AVAILABLE DATA:
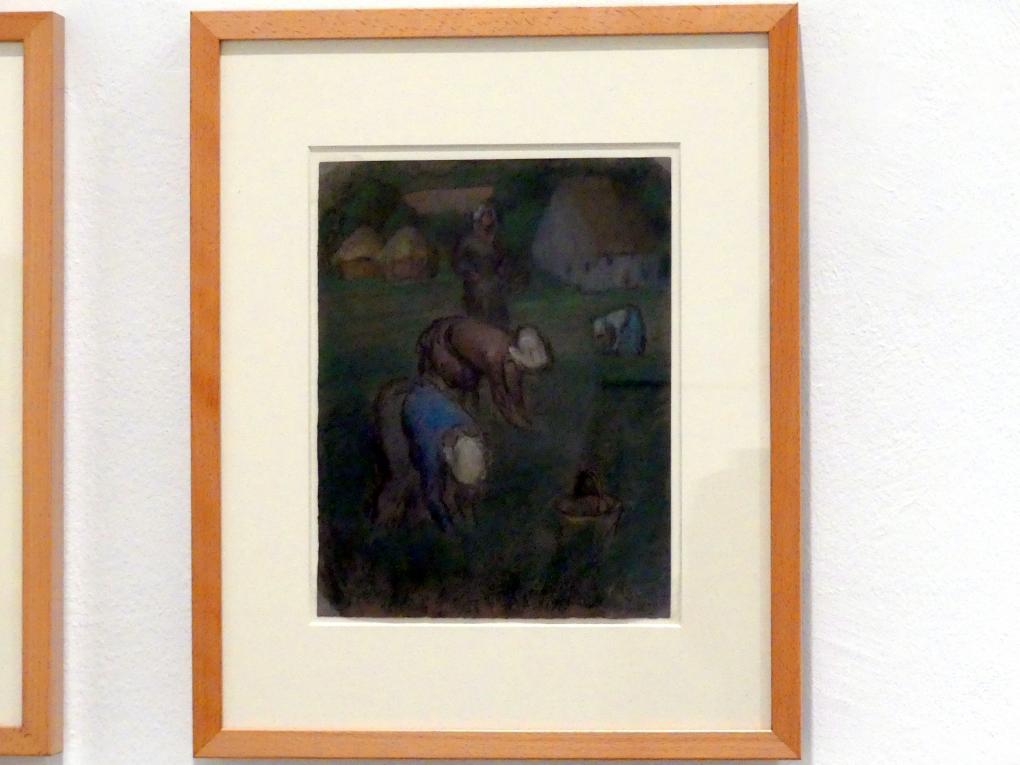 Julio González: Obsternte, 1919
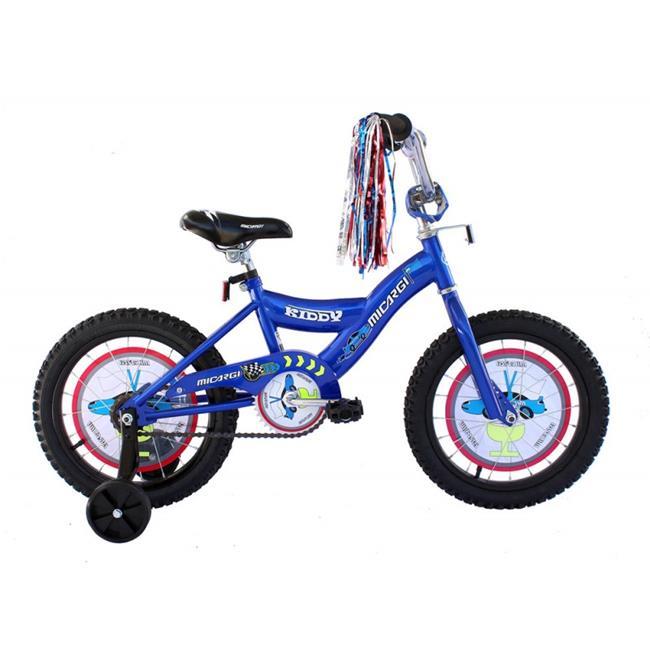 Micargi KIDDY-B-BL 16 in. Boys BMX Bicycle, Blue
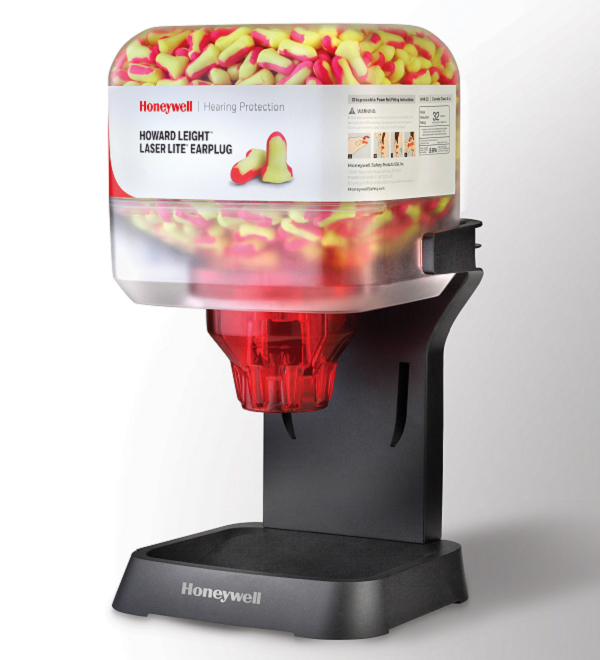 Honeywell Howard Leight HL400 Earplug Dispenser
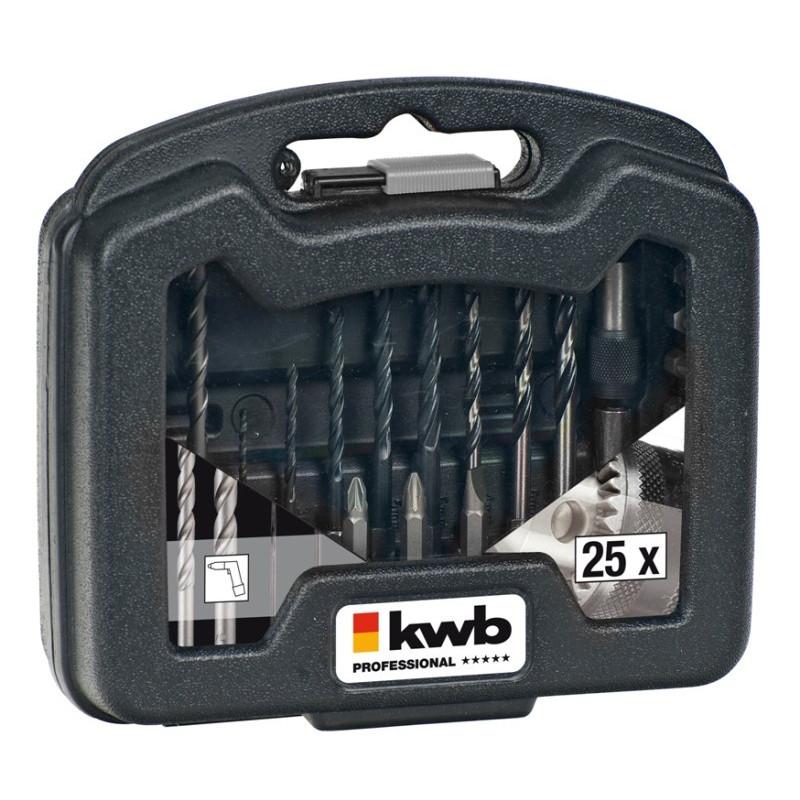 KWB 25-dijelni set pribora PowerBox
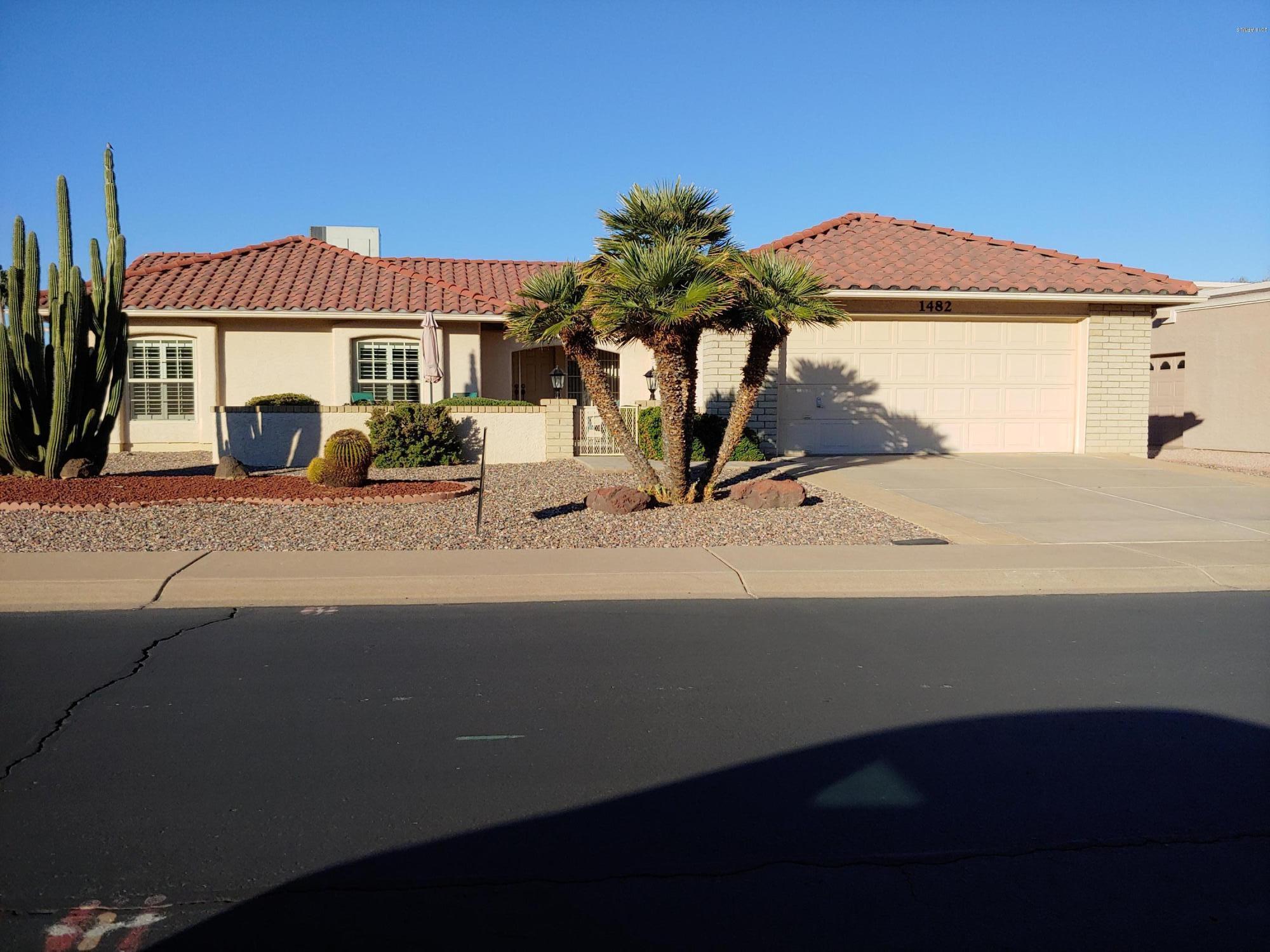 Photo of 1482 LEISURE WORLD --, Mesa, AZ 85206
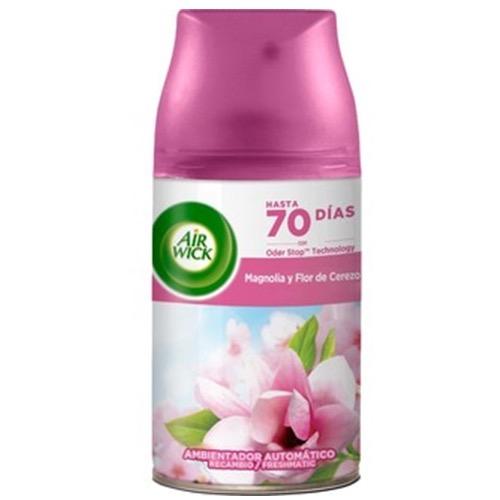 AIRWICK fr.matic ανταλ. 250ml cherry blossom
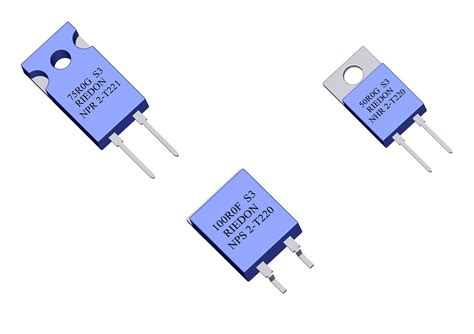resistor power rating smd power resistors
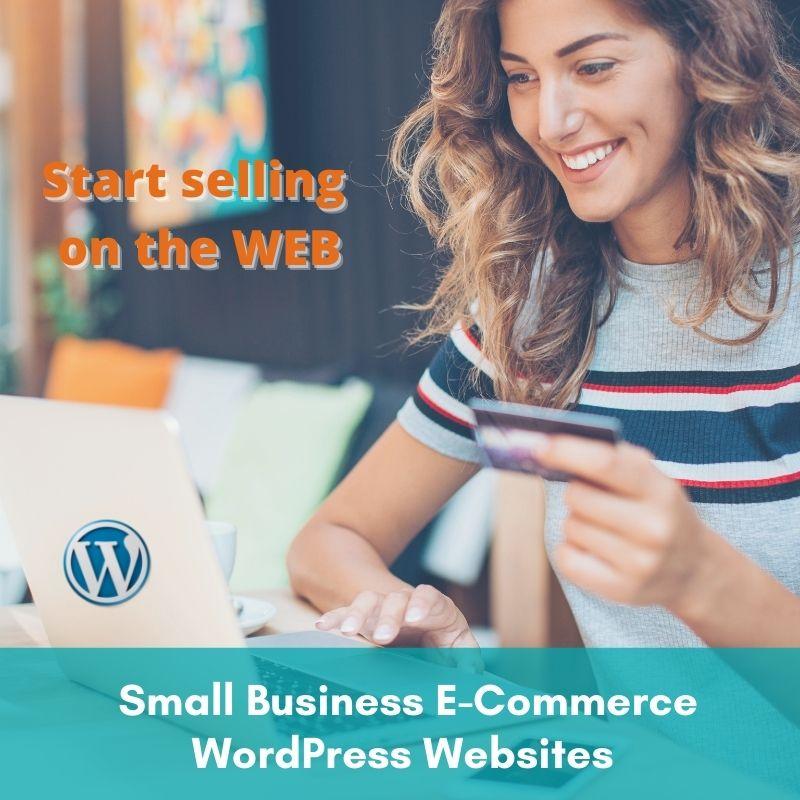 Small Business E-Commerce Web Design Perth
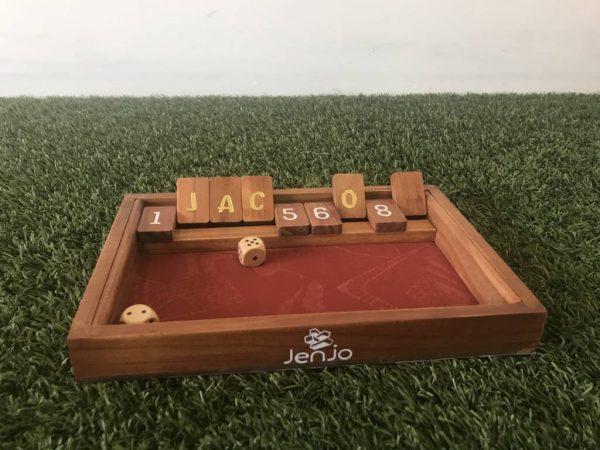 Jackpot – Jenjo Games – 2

GOAL OF THE EXERCISE: The answer must be an exact transcription of the lines from the one holding "resistor power rating smd power resistors" to the last line of the entries above, with no pictures and nothing else.

EXPECTED ANSWER:
resistor power rating smd power resistors
 Small Business E-Commerce Web Design Perth
 Jackpot – Jenjo Games – 2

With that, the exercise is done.